[EXERCISE MATERIAL]
[start]

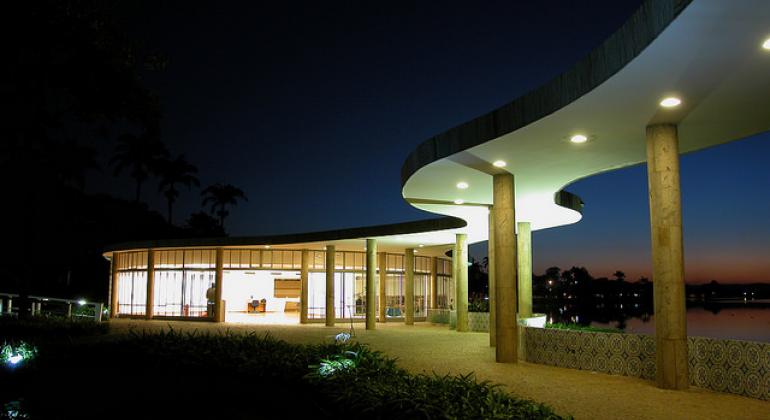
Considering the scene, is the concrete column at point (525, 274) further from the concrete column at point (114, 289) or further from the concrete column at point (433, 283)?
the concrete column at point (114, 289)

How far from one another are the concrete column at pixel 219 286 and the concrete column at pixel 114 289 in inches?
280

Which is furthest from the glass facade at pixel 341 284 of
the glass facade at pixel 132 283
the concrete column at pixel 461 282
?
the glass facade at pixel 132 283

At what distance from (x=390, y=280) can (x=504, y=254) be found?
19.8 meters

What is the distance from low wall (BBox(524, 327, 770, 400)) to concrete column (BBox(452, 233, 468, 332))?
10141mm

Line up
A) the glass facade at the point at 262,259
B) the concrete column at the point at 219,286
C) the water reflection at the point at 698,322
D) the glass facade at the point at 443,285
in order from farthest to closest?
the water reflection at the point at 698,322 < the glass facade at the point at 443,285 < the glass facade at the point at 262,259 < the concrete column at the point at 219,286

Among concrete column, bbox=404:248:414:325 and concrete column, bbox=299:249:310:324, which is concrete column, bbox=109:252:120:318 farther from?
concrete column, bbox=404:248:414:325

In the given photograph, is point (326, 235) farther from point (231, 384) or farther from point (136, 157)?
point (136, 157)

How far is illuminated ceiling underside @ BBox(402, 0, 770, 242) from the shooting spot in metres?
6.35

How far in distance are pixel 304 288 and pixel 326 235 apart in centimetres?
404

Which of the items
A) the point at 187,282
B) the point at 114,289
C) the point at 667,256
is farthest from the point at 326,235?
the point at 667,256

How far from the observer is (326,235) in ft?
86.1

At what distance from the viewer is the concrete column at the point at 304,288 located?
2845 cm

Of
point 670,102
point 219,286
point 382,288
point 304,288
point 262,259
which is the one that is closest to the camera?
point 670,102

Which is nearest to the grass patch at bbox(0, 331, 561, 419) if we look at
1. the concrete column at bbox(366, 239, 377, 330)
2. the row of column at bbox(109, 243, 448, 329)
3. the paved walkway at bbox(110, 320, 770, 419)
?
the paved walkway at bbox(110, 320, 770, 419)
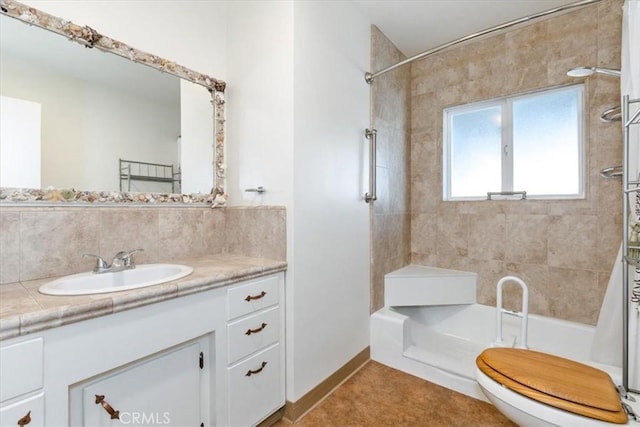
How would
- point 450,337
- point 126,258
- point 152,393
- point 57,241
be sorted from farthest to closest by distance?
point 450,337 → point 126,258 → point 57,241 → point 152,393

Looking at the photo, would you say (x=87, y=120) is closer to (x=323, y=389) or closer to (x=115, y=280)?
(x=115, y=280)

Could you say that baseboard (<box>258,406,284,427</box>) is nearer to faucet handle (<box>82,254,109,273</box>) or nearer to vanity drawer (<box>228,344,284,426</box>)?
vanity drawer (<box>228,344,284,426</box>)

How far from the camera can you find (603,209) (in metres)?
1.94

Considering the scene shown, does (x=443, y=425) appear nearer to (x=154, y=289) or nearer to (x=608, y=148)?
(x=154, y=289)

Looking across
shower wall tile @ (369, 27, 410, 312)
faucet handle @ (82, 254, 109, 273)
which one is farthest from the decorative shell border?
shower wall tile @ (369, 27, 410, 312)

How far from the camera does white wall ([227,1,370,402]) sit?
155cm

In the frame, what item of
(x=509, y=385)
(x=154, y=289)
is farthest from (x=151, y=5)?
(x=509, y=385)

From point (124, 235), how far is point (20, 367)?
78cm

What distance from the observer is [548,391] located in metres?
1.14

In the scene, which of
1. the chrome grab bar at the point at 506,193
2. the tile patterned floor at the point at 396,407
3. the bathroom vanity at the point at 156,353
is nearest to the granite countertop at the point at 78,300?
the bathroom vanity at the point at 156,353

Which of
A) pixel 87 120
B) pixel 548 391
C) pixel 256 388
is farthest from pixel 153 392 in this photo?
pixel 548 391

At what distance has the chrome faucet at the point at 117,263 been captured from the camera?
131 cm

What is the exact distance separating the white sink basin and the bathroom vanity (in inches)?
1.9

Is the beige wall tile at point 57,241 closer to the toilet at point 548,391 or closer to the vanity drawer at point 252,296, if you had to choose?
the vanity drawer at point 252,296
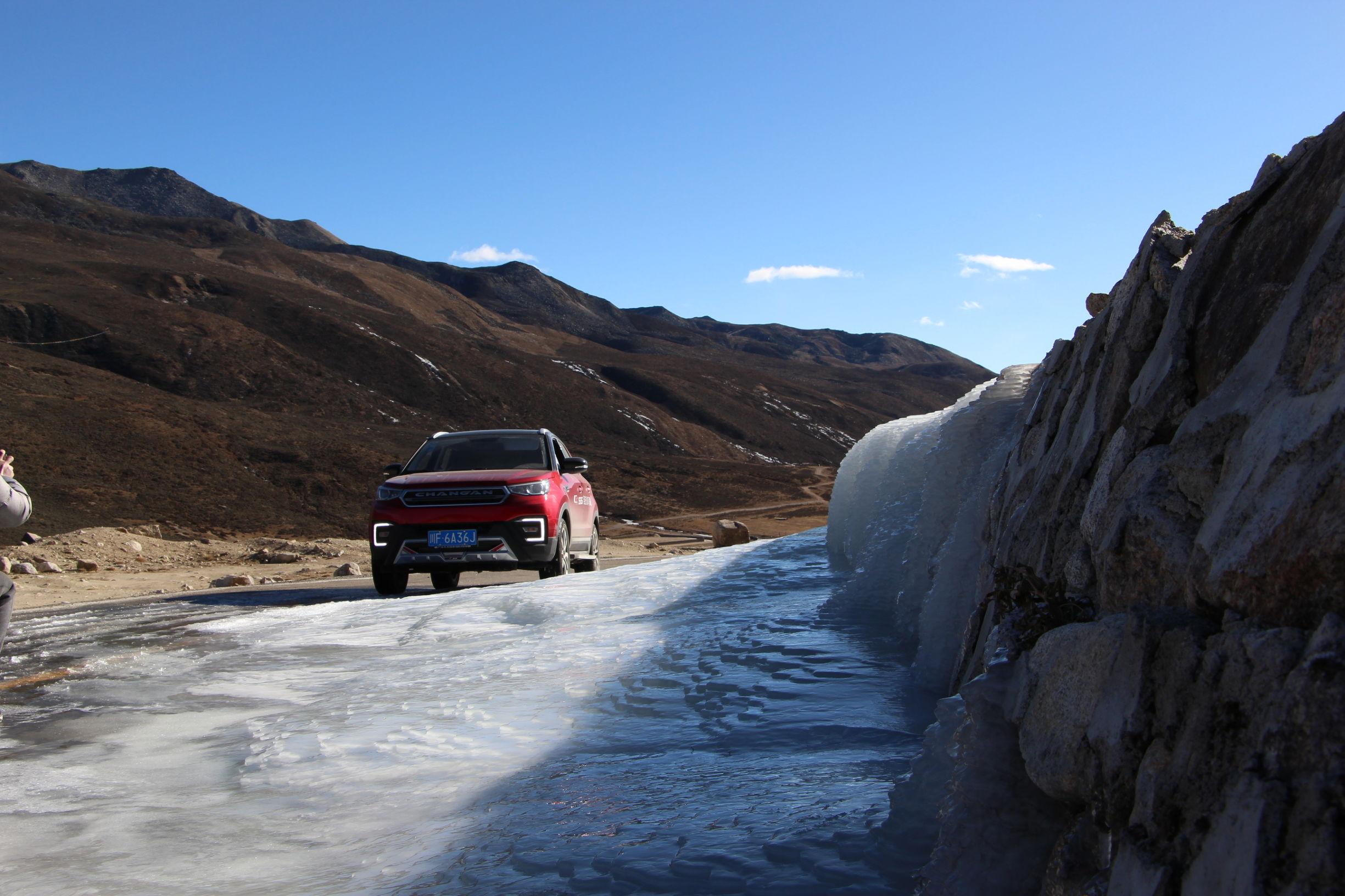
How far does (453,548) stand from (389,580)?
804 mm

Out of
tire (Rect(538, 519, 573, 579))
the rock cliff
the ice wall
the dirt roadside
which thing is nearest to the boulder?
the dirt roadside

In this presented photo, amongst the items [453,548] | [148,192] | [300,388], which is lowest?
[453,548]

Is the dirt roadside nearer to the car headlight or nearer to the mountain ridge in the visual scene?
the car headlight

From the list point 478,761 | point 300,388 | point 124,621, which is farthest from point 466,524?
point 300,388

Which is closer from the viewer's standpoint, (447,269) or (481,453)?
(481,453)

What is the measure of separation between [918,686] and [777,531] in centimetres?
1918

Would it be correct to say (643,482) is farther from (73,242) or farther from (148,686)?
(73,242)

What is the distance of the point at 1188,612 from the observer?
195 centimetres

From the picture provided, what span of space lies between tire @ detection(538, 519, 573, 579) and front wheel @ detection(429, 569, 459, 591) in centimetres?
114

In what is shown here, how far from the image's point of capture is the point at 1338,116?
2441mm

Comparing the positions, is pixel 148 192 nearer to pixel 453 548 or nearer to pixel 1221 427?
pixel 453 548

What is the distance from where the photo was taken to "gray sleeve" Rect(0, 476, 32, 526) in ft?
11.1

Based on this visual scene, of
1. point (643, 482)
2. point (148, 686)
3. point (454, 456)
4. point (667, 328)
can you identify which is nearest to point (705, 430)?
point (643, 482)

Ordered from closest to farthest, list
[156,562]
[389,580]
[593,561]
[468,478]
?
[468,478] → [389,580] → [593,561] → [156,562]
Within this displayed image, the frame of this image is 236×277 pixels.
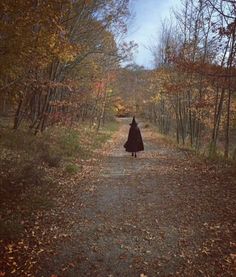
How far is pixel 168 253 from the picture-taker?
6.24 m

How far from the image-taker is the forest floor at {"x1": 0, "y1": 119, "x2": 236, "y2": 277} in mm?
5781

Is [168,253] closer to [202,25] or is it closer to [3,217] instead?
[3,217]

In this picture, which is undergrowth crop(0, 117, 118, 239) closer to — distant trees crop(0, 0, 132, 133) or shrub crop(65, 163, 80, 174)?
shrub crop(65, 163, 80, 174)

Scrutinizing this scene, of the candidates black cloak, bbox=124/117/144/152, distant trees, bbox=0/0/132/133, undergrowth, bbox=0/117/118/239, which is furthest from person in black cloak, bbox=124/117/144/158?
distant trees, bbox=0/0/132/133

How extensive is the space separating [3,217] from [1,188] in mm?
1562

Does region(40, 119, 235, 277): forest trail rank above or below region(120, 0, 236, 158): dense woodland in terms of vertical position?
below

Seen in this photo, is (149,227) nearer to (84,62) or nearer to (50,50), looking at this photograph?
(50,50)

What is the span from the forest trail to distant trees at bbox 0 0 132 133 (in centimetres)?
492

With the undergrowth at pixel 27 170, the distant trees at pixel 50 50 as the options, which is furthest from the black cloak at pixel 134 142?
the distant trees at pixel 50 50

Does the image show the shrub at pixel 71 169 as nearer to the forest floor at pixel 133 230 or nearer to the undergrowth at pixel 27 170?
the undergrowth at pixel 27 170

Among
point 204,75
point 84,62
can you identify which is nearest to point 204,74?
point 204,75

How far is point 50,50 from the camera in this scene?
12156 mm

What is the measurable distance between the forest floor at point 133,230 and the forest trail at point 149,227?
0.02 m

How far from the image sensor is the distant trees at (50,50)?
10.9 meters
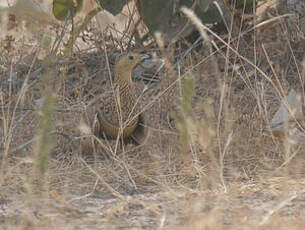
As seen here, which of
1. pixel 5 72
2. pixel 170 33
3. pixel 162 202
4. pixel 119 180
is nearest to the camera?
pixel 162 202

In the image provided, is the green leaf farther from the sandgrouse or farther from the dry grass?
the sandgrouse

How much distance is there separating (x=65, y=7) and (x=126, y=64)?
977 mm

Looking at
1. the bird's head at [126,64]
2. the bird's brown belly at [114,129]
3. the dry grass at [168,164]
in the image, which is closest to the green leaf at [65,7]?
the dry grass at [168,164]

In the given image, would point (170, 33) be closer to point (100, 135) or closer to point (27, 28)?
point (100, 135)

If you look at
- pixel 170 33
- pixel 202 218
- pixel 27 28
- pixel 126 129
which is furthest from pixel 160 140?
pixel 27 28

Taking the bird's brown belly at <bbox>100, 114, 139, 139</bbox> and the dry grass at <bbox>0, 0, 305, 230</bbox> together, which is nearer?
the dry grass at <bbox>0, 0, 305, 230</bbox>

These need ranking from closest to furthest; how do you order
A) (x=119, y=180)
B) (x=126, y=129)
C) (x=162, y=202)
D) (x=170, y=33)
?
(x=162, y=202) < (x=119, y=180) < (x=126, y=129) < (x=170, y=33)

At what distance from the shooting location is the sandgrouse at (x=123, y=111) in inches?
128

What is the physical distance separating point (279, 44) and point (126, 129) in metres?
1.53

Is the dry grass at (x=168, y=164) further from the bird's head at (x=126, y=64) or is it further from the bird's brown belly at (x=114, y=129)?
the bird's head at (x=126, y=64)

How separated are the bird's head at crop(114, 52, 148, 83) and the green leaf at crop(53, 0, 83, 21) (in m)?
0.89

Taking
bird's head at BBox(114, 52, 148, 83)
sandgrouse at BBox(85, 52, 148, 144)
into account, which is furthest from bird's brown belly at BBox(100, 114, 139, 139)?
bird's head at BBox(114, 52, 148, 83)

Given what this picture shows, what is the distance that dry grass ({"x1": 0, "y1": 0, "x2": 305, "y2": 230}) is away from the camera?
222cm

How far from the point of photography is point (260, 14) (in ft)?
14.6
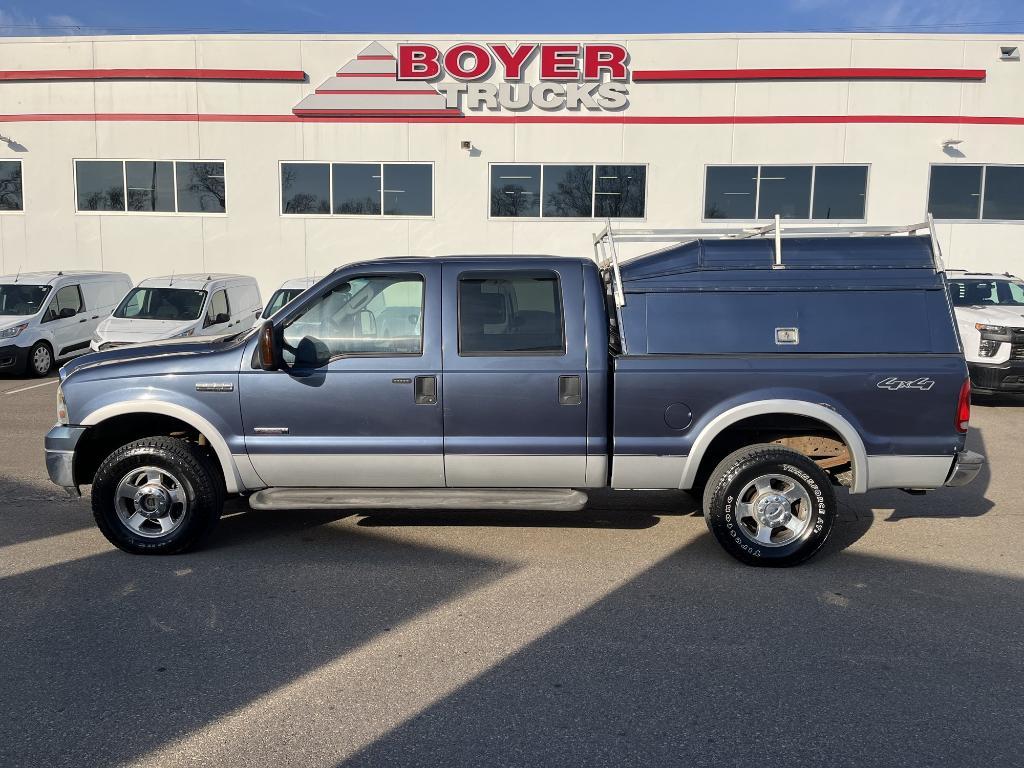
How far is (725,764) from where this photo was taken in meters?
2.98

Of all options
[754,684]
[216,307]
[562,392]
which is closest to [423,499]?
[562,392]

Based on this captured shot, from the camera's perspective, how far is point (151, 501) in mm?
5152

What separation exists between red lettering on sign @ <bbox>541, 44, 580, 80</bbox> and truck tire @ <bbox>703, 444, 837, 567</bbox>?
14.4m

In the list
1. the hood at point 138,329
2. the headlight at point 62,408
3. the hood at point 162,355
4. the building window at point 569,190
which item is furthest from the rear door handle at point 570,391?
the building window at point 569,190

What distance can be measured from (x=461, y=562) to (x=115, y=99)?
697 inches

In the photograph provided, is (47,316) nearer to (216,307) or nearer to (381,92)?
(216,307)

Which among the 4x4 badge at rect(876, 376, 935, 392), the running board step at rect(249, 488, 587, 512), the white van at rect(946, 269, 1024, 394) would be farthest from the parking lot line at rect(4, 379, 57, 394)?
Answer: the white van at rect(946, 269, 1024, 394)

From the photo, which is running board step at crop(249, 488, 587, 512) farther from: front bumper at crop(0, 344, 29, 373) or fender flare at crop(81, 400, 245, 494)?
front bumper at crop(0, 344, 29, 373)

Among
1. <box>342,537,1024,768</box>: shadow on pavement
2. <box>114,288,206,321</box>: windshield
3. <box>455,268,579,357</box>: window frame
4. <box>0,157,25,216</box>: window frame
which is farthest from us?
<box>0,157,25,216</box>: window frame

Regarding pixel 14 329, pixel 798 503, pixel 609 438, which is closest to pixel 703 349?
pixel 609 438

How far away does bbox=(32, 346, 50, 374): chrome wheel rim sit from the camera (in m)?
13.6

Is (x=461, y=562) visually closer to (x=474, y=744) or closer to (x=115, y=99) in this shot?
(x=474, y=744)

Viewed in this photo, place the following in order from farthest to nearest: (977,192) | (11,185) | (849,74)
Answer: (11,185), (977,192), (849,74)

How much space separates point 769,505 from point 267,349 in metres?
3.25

[end]

[WORK REQUIRED] Repeat exactly the lines above, starting with the line that contains "From the photo, which" and ending with the last line, both included, and nothing else.

[WRITTEN ANSWER]
From the photo, which is running board step at crop(249, 488, 587, 512) farther from: front bumper at crop(0, 344, 29, 373) or fender flare at crop(81, 400, 245, 494)?
front bumper at crop(0, 344, 29, 373)

Among
1. <box>342,537,1024,768</box>: shadow on pavement
2. <box>114,288,206,321</box>: windshield
3. <box>455,268,579,357</box>: window frame
4. <box>0,157,25,216</box>: window frame
which is farthest from us?
<box>0,157,25,216</box>: window frame

Regarding pixel 14 329, pixel 798 503, pixel 609 438, which is closest to pixel 703 349?
pixel 609 438

How far away does bbox=(32, 346, 50, 374): chrome wheel rim sit from the camera (in m)?
13.6

Is (x=461, y=562) visually closer to (x=474, y=744) or closer to (x=115, y=99) in this shot?
(x=474, y=744)

Viewed in this photo, place the following in order from farthest to nearest: (977,192) | (11,185) | (849,74)
Answer: (11,185), (977,192), (849,74)

How much space separates point 769,505 from point 267,349 in metres?
3.25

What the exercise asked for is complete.